• [Exercise task A]:
Reproduce the post on carbon dating contamination in full, word for word.

• [Passage]:
------------------------------------------------------------------------
It doesn't seem reasonable to you because you're making an incorrect assumption. Modern contamination can be accounted for by at least two possible sources other than the lab (I never claimed the lab introduced any contamination):
> And regardless, modern contamination affects a
> sample less and less the younger it is and no
> matter what isn't going to tack on thousands of years.
Modern contamination most certainly can take off thousands of years, the more and more older the original sample really is, as I've explained in my earlier post to you.
> For convenience I quote Wikipedia:
> "Any addition of carbon to a sample of a
> different age will cause the measured date to be
> inaccurate. Contamination with modern carbon
> causes a sample to appear to be younger than it
> really is: the effect is greater for older
> samples. If a sample that is 17,000 years old
> is contaminated so that 1% of the sample is modern
> carbon, it will appear to be 600 years
> younger; for a sample that is 34,000 years old
> the same amount of contamination would cause an
> error of 4,000 years. Contamination with old
> carbon, with no remaining 14
> C, causes an error in the other direction
> independent of age – a sample contaminated with
> 1% old carbon will appear to be about 80 years
> older than it really is, regardless of the date of
> the sample."
> So if a 17,000yr (15,000BC) old sample appears
> only 600yrs younger with 1% modern contamination
> it would take 18-20% contamination to get that
> sample to appear to be 5,000yr (3,000BC) old.
------------------------------------------------------------------------
• [Data provided]:

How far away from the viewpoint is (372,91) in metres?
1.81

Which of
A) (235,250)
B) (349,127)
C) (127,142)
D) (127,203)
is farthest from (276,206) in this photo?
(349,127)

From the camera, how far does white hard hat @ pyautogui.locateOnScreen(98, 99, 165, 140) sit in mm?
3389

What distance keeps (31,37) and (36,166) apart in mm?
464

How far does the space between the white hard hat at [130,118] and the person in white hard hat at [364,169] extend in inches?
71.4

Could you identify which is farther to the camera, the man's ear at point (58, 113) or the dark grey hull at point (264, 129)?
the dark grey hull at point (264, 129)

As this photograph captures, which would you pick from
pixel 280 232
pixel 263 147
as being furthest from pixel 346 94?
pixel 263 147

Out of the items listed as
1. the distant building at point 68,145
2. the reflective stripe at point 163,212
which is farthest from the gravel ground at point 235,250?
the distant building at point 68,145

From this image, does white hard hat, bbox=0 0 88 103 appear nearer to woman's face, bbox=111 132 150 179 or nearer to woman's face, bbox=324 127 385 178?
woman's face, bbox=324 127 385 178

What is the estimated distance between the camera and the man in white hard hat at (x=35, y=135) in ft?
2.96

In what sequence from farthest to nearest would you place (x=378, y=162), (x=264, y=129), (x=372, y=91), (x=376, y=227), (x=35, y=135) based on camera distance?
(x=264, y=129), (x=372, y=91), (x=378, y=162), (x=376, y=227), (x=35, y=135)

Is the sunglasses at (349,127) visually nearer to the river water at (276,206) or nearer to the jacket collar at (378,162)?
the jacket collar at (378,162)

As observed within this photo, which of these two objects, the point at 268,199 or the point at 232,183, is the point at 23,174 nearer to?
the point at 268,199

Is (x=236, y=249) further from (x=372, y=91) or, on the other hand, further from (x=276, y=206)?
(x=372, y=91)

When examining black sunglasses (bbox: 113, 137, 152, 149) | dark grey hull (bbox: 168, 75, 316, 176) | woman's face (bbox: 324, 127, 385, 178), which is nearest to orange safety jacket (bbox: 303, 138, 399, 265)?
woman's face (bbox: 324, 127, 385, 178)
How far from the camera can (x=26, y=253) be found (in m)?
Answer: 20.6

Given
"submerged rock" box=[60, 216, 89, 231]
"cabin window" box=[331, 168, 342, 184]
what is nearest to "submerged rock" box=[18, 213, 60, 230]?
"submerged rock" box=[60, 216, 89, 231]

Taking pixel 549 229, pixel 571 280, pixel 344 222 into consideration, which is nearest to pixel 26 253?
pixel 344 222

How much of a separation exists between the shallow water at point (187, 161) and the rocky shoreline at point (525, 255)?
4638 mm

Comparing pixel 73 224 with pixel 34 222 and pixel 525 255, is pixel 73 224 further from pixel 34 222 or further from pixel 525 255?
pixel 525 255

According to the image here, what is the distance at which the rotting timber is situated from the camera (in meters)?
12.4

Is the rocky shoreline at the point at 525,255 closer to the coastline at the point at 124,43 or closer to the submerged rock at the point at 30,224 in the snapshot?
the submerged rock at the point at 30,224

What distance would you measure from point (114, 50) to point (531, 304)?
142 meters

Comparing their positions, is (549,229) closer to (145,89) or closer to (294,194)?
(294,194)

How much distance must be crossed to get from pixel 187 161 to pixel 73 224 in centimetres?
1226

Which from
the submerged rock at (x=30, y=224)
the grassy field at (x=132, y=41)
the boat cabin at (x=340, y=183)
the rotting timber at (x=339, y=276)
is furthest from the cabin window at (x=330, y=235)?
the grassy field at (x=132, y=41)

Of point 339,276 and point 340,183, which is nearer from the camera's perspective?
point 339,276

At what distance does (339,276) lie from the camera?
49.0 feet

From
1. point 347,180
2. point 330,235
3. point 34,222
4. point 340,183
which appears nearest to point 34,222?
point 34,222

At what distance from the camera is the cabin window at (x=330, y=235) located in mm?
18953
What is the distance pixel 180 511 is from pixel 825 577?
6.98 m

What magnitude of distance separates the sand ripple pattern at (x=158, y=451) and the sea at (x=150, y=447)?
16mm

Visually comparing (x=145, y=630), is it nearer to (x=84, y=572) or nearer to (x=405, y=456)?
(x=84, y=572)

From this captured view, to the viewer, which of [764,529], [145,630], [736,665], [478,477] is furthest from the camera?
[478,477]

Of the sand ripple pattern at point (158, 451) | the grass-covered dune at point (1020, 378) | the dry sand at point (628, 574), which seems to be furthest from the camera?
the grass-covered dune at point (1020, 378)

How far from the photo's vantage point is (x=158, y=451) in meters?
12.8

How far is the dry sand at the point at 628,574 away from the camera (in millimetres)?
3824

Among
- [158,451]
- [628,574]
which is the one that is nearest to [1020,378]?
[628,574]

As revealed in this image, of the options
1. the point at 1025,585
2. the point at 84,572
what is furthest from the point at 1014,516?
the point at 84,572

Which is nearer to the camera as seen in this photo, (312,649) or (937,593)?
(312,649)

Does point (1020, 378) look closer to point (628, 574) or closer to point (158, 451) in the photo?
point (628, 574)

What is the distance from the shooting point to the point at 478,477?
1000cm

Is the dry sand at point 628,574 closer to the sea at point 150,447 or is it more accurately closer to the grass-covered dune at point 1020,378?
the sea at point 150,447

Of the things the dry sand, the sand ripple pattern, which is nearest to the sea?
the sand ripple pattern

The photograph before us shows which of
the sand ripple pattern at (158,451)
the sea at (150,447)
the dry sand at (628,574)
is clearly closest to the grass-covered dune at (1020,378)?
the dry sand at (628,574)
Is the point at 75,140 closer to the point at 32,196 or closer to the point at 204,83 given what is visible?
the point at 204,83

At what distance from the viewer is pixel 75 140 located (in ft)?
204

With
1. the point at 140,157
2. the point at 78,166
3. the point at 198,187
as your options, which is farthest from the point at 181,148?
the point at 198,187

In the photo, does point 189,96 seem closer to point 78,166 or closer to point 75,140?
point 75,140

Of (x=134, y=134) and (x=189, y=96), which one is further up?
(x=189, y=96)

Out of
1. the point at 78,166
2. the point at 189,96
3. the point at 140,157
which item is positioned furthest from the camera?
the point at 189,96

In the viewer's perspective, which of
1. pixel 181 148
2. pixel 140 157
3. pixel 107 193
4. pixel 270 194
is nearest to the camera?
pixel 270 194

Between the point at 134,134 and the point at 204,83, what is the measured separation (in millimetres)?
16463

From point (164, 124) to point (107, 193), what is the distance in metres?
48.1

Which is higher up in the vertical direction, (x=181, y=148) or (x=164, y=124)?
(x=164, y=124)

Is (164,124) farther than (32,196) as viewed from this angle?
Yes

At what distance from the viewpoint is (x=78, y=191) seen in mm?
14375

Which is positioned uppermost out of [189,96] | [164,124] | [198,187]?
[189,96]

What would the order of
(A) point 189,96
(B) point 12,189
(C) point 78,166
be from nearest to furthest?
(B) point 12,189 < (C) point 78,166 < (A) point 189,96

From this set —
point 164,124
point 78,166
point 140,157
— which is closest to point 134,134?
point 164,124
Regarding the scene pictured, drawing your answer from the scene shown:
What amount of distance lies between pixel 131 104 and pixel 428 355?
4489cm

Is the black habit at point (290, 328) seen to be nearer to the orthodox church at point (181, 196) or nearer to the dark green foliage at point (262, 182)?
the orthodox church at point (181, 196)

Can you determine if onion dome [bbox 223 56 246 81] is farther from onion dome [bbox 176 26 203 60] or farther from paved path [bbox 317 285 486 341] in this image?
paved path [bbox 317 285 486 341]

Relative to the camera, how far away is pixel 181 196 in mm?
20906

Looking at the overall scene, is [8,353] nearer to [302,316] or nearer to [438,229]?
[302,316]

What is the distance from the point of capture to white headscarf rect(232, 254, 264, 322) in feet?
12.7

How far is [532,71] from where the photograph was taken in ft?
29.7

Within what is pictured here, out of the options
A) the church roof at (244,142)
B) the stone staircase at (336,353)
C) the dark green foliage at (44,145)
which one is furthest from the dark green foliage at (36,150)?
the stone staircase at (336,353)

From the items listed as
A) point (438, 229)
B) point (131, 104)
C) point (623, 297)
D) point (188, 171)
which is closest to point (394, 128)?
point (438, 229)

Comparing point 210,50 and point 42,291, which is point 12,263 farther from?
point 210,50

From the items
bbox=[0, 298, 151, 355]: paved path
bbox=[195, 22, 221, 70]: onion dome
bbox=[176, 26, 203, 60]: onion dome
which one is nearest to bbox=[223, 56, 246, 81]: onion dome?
------------------------------------------------------------------------
• [Exercise task B]:
Turn everything in the records from their first line down to the line containing "Answer: 20.6", both included, into a JSON list of strings with one string per line. Leave out blank lines.

• [Written answer A]:
It doesn't seem reasonable to you because you're making an incorrect assumption. Modern contamination can be accounted for by at least two possible sources other than the lab (I never claimed the lab introduced any contamination):
> And regardless, modern contamination affects a
> sample less and less the younger it is and no
> matter what isn't going to tack on thousands of years.
Modern contamination most certainly can take off thousands of years, the more and more older the original sample really is, as I've explained in my earlier post to you.
> For convenience I quote Wikipedia:
> "Any addition of carbon to a sample of a
> different age will cause the measured date to be
> inaccurate. Contamination with modern carbon
> causes a sample to appear to be younger than it
> really is: the effect is greater for older
> samples. If a sample that is 17,000 years old
> is contaminated so that 1% of the sample is modern
> carbon, it will appear to be 600 years
> younger; for a sample that is 34,000 years old
> the same amount of contamination would cause an
> error of 4,000 years. Contamination with old
> carbon, with no remaining 14
> C, causes an error in the other direction
> independent of age – a sample contaminated with
> 1% old carbon will appear to be about 80 years
> older than it really is, regardless of the date of
> the sample."
> So if a 17,000yr (15,000BC) old sample appears
> only 600yrs younger with 1% modern contamination
> it would take 18-20% contamination to get that
> sample to appear to be 5,000yr (3,000BC) old.

• [Written answer B]:
[
  "How far away from the viewpoint is (372,91) in metres?",
  "1.81",
  "Which of",
  "A) (235,250)",
  "B) (349,127)",
  "C) (127,142)",
  "D) (127,203)",
  "is farthest from (276,206) in this photo?",
  "(349,127)",
  "From the camera, how far does white hard hat @ pyautogui.locateOnScreen(98, 99, 165, 140) sit in mm?",
  "3389",
  "What distance keeps (31,37) and (36,166) apart in mm?",
  "464",
  "How far does the space between the white hard hat at [130,118] and the person in white hard hat at [364,169] extend in inches?",
  "71.4",
  "Could you identify which is farther to the camera, the man's ear at point (58, 113) or the dark grey hull at point (264, 129)?",
  "the dark grey hull at point (264, 129)",
  "As this photograph captures, which would you pick from",
  "pixel 280 232",
  "pixel 263 147",
  "as being furthest from pixel 346 94?",
  "pixel 263 147",
  "Out of the items listed as",
  "1. the distant building at point 68,145",
  "2. the reflective stripe at point 163,212",
  "which is farthest from the gravel ground at point 235,250?",
  "the distant building at point 68,145",
  "From this image, does white hard hat, bbox=0 0 88 103 appear nearer to woman's face, bbox=111 132 150 179 or nearer to woman's face, bbox=324 127 385 178?",
  "woman's face, bbox=324 127 385 178",
  "What is the estimated distance between the camera and the man in white hard hat at (x=35, y=135) in ft?",
  "2.96",
  "In what sequence from farthest to nearest would you place (x=378, y=162), (x=264, y=129), (x=372, y=91), (x=376, y=227), (x=35, y=135) based on camera distance?",
  "(x=264, y=129), (x=372, y=91), (x=378, y=162), (x=376, y=227), (x=35, y=135)",
  "Is the sunglasses at (349,127) visually nearer to the river water at (276,206) or nearer to the jacket collar at (378,162)?",
  "the jacket collar at (378,162)",
  "As observed within this photo, which of these two objects, the point at 268,199 or the point at 232,183, is the point at 23,174 nearer to?",
  "the point at 268,199",
  "Is (x=236, y=249) further from (x=372, y=91) or, on the other hand, further from (x=276, y=206)?",
  "(x=372, y=91)",
  "When examining black sunglasses (bbox: 113, 137, 152, 149) | dark grey hull (bbox: 168, 75, 316, 176) | woman's face (bbox: 324, 127, 385, 178), which is nearest to orange safety jacket (bbox: 303, 138, 399, 265)?",
  "woman's face (bbox: 324, 127, 385, 178)",
  "How far from the camera can (x=26, y=253) be found (in m)?",
  "Answer: 20.6"
]